→ **Exercise**:
Please find the lines in the entries below that contain the word "United", and copy each one.

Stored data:
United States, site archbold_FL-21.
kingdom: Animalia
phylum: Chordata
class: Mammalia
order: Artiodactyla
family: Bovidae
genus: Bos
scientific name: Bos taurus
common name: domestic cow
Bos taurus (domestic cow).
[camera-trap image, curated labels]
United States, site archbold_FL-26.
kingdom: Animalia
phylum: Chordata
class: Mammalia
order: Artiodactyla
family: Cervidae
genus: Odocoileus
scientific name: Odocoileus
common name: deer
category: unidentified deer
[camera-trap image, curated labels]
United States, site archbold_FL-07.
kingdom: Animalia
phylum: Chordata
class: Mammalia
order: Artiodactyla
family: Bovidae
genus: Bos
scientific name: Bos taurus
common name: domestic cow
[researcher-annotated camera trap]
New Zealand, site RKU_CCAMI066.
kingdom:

--

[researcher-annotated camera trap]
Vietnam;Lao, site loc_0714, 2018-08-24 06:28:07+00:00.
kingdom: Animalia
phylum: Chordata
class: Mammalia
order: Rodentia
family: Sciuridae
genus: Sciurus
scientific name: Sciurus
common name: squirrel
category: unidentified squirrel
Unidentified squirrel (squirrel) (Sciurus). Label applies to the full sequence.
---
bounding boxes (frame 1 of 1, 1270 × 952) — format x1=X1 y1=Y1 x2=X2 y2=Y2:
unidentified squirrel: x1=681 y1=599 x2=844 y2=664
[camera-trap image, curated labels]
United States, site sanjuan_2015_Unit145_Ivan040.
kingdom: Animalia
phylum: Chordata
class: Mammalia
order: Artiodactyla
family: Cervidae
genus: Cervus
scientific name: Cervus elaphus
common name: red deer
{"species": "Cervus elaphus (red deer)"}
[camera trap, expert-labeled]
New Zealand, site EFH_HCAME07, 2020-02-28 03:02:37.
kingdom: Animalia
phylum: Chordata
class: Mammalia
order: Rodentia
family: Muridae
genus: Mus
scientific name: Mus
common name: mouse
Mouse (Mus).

→ **Task solution**:
United States, site archbold_FL-21.
United States, site archbold_FL-26.
United States, site archbold_FL-07.
United States, site sanjuan_2015_Unit145_Ivan040.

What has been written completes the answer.